If you don't already have authentication enabled on your cluster, Estuary recommends either of listed SASL/SCRAM methods. With SCRAM, you set up a username and password, making it analogous to the traditional authentication mechanisms you use in other applications.
For connection security, Estuary recommends that you enable TLS encryption for your SASL mechanism of choice, as well as all other components of your cluster. Note that because TLS replaced now-deprecated SSL encryption, Kafka still uses the acronym "SSL" to refer to TLS encryption. See Confluent's documentation for details.
TLS encryption is currently the only supported connection security mechanism for this connector.

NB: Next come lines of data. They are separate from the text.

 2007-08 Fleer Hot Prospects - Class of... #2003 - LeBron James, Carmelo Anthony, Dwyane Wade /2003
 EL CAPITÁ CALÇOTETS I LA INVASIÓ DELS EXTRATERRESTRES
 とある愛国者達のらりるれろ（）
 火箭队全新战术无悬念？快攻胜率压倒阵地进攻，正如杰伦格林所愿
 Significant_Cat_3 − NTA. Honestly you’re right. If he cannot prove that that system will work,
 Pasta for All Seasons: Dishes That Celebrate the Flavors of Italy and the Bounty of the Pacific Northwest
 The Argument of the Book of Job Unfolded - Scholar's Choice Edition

Other connection security methods may be enabled in the future.
AWS Managed Streaming Kafka (MSK)
If using AWS Managed Streaming for Apache Kafka (MSK), you can use IAM authentication with our connector. Read more about IAM authentication with MSK in AWS docs: IAM access control.

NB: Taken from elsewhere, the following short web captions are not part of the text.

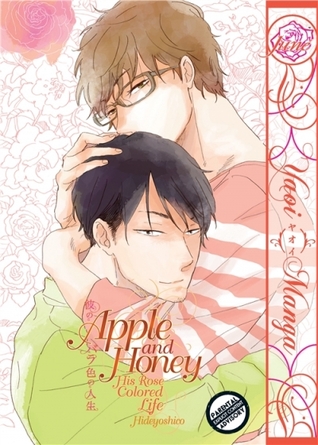 Apple and Honey: His Rose Colored Life (ebook)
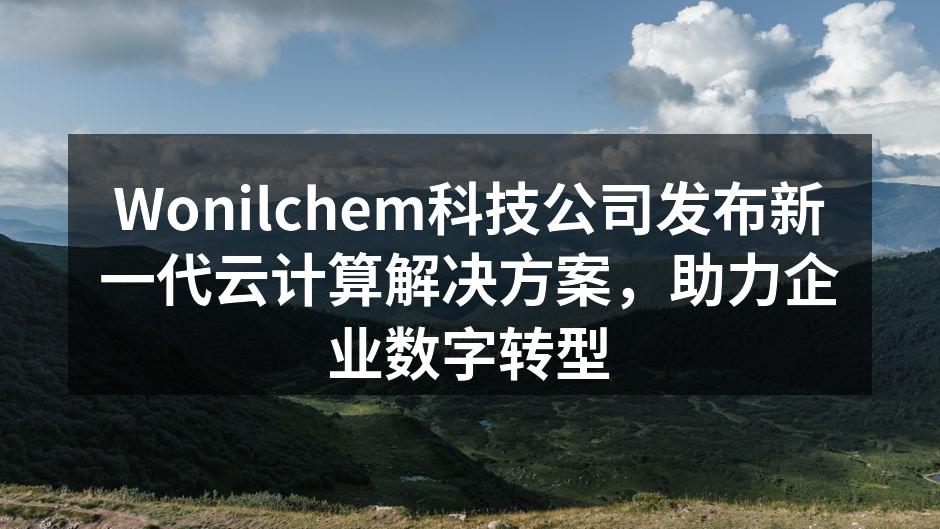 Wonilchem科技公司发布新一代云计算解决方案，助力企业数字转型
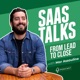 SaaS Talks: From Lead To Close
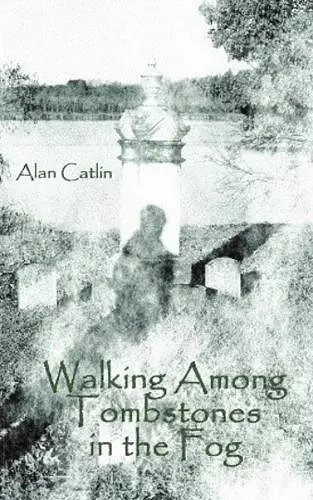 Walking Among Tombstones in the Fog cover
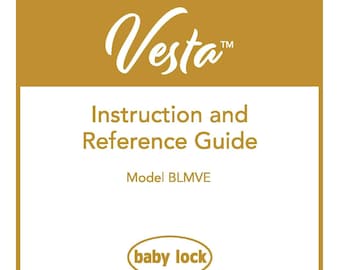 Baby Lock Vesta BLMVE Sewing Machine Instruction Manual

Additionally, you want to make sure that your VPC configuration allows inbound and outbound requests to Estuary's IP address: 34.121.207.128
Configuration
You configure connectors either in the Flow web app, or by directly editing the catalog specification file. See connectors to learn more about using connectors. The values and specification sample below provide configuration details specific to the Apache Kafka source connector.
Properties
Endpoint
| Property | Title | Description | Type | Required/Default |
|---|---|---|---|---|
/bootstrap_servers | Bootstrap servers | The initial servers in the Kafka cluster to connect to, separated by commas. The Kafka client will be informed of the rest of the cluster nodes by connecting to one of these nodes. | string | Required |
/tls | TLS | TLS connection settings. | string | "system_certificates" |
/credentials | Credentials | Connection details used to authenticate a client connection to Kafka via SASL. | null, object | |
/credentials/auth_type | Authentication type | One of UserPassword for SASL or AWS for IAM authentication | string | |
/credentials/mechanism | SASL Mechanism | SASL mechanism describing how to exchange and authenticate client servers. | string | |
/credentials/password | Password | Password, if applicable for the authentication mechanism chosen. | string | |
/credentials/username | Username | Username, if applicable for the authentication mechanism chosen. | string | |
/credentials/aws_access_key_id | AWS Access Key ID | Supply if using auth_type: AWS | string | |
/credentials/aws_secret_access_key | AWS Secret Access Key | Supply if using auth_type: AWS | string | |
/credentials/region | AWS Region | Supply if using auth_type: AWS | string |
Bindings
| Property | Title | Description | Type | Required/Default |
|---|---|---|---|---|
/stream | Stream | Kafka topic name. | string | Required |
/syncMode | Sync mode | Connection method. Always set to incremental | string | Required |
Sample
User and password authentication (SASL):
captures:
${PREFIX}/${CAPTURE_NAME}:
endpoint:
connector:
image: ghcr.io/estuary/source-kafka:dev
config:
bootstrap_servers: localhost:9093
tls: system_certificates
credentials:
auth_type: UserPassword
mechanism: SCRAM-SHA-512
username: bruce.wayne
password: definitely-not-batman
bindings:
- resource:
stream: ${TOPIC_NAME}
syncMode: incremental
target: ${PREFIX}/${COLLECTION_NAME}
AWS IAM authentication:
captures:
${PREFIX}/${CAPTURE_NAME}:
endpoint:
connector:
image: ghcr.io/estuary/source-kafka:dev
config:
bootstrap_servers: localhost:9093
tls: system_certificates
credentials:
auth_type: AWS
aws_access_key_id: AK...
aws_secret_access_key: secret
region: us-east-1
bindings:
- resource:
stream: ${TOPIC_NAME}
syncMode: incremental
target: ${PREFIX}/${COLLECTION_NAME}
Your capture definition will likely be more complex, with additional bindings for each Kafka topic.